Soll ich wirklich am ATH kaufen, obwohl sich das falsch anfühlt? Das Gefühl ist normal. Die Daten sagen aber: Ja. Der Unterschied zwischen dem, was sich richtig anfühlt, und dem, was statistisch besser ist, ist in der Finanzwelt größer als in fast jedem anderen Bereich.
Was nach historischen Crashs passierte
Um die Allzeithoch-Angst in Perspektive zu setzen:
2008/2009 Finanzkrise:
- MSCI World verlor von Oktober 2007 bis März 2009: −56 %
- Erholung auf Vorkrisenniveau: bis Frühjahr 2013 (4 Jahre)
- Wer im Oktober 2007 (ATH) kaufte: lag 2015 im Plus und seitdem deutlich darüber
2020 Corona-Crash:
- MSCI World verlor von Februar bis März 2020: −33 %
- Erholung: bis August 2020 (nur 5 Monate)
- Wer im Januar 2020 (ATH) kaufte: war im August 2020 schon wieder positiv
Lehre: Selbst wer zum denkbar schlechtesten Zeitpunkt kauft (unmittelbar vor einem Crash), kommt langfristig ins Plus – sofern er dabei bleibt.
Der Preis des Wartens: Konkrete Zahlen
Szenario: 10.000 € zur Verfügung, MSCI World ETF. Sofort kaufen oder auf 20 % Korrektur warten?
| Szenario | Ergebnis nach 10 Jahren |
|---|---|
| Sofort kaufen (ATH) | ~19.700 € |
| 1 Jahr warten, kein Crash: +15 % | Nun teurer kaufen, 9 Jahre bis 10-Jahres-Horizon: ~17.800 € |
| Warten, Crash nach 1 Jahr: −20 % | Günstiger kaufen, 9 Jahre: ~16.500 € |
| Warten, Crash nach 3 Jahren: +25 % dann −20 % | Noch später einsteigen: ~14.000 € |
Das Warten kostet im Erwartungswert Rendite – in fast allen Szenarien.
Gestaffelter Einstieg als Kompromiss
Für Anleger, die sich bei ATH-Käufen schlecht fühlen, ist ein gestaffelter Einstieg ein Kompromiss:
- 10.000 € in 4 monatlichen Tranchen à 2.500 €
- Statistisch schlechter als Einmalanlage (in 70 % aller historischen Perioden)
- Psychologisch aber einfacher umzusetzen
Der gestaffelte Einstieg ist kein Fehler – er ist nur statistisch suboptimal. Für Anleger, die sonst gar nicht investieren würden, ist er klar besser als Warten.
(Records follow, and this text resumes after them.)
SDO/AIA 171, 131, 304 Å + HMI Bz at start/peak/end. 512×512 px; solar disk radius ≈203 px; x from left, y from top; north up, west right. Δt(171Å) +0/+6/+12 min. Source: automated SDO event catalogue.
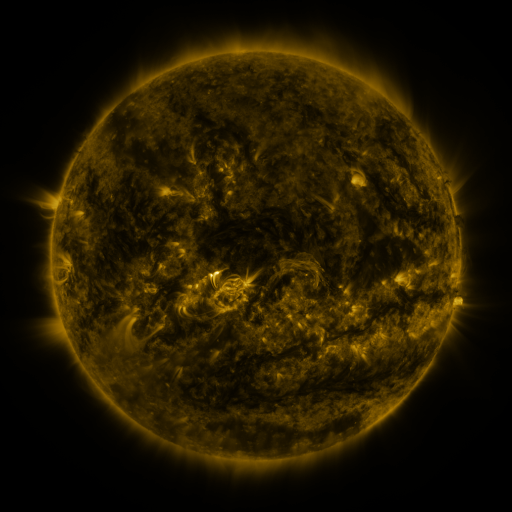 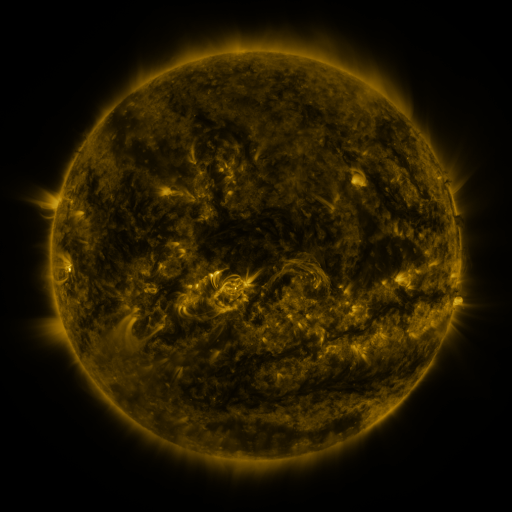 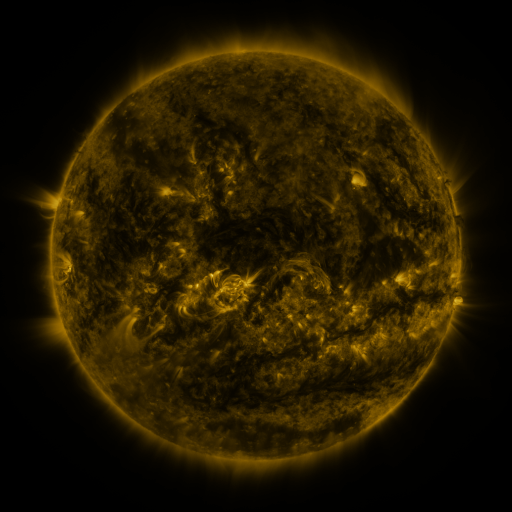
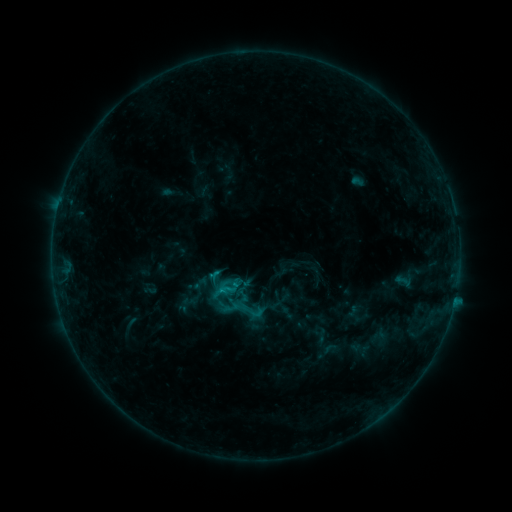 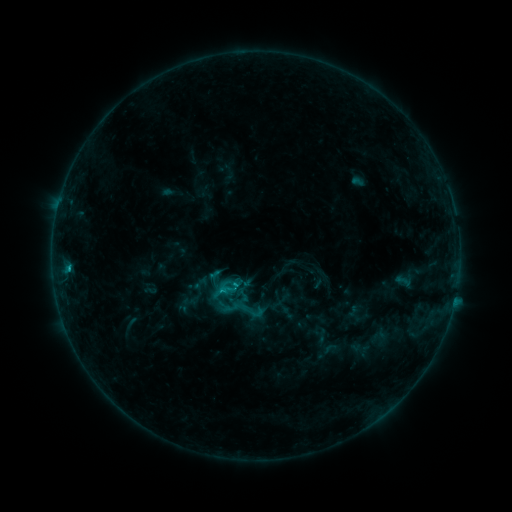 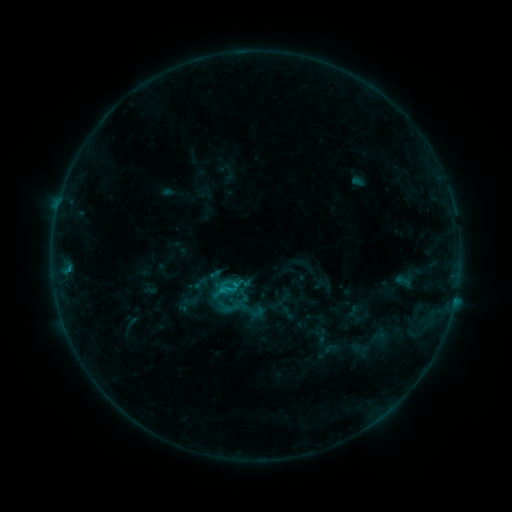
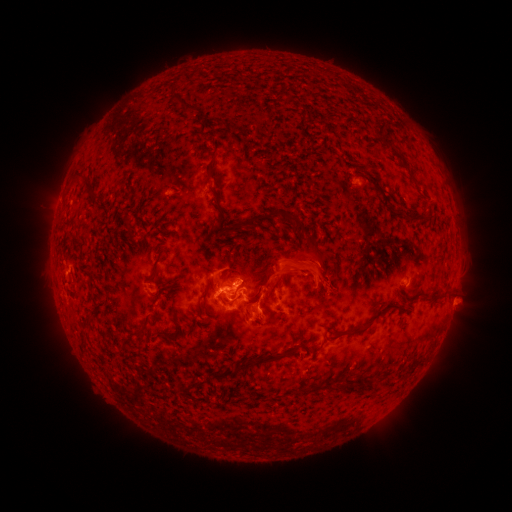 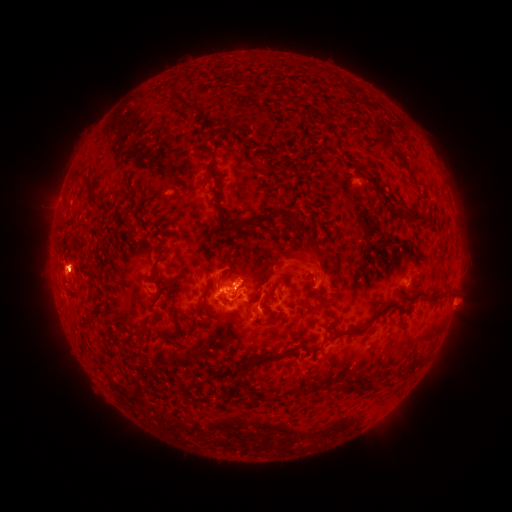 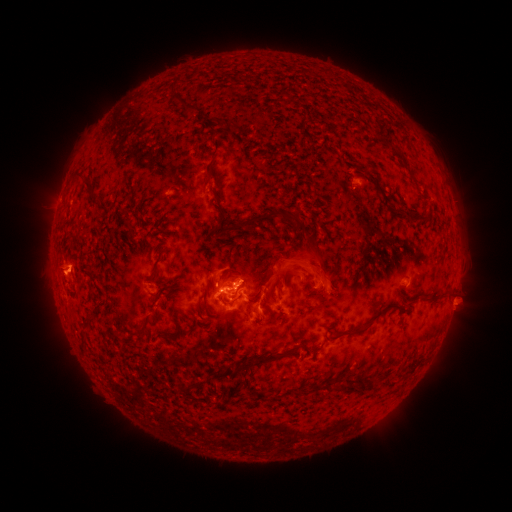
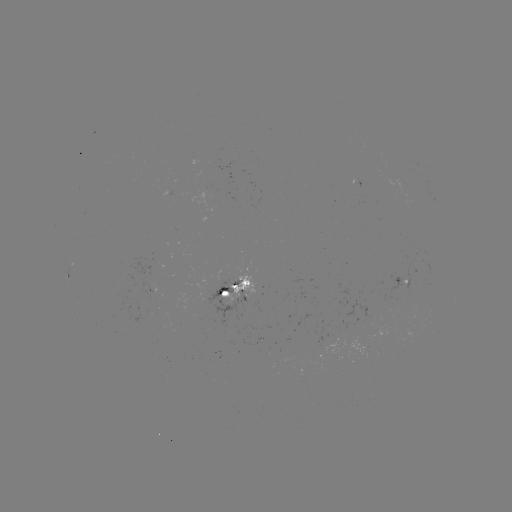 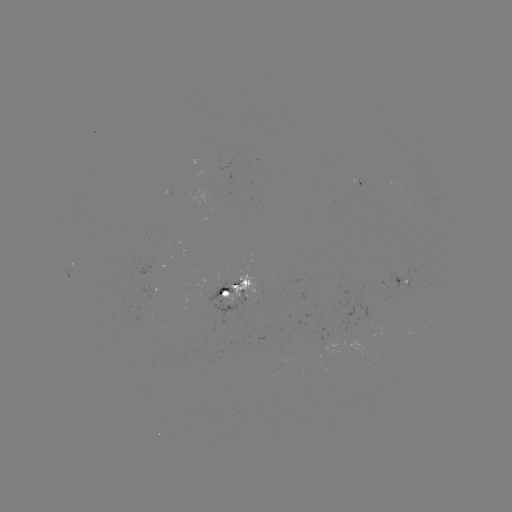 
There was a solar eruption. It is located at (81, 264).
Häufige Fragen zum Allzeithoch
Wie oft gibt es neue ATHs? Im MSCI World gab es im Durchschnitt der letzten 40 Jahre etwa 50 neue Allzeithochs pro Jahr. Das entspricht einem neuen ATH alle 5 Handelstage.
Was wenn der Markt trotzdem crasht kurz nach meinem Kauf? Dann lässt du den Sparplan weiterlaufen und wartest. Historisch hat sich der Markt von jedem Crash erholt. Der Zeitpunkt war falsch, aber die Strategie (langfristig investiert bleiben) war richtig.
Fazit
Das Allzeithoch ist kein Warnsignal — es ist ein normaler Teil des Marktlebens. In einem wachsenden Aktienmarkt sind neue Höchststände unvermeidlich und häufig. Wer systematisch auf günstigere Einstiege wartet, bezahlt dafür mit entgangener Rendite — und landet statistisch schlechter als der Anleger, der einfach sofort investiert.
Die beste Reaktion auf ein Allzeithoch: nichts Besonderes tun. Den Sparplan weiterlaufen lassen, die Einmalanlage wie geplant tätigen, und das Kursdiagramm nicht täglich kontrollieren.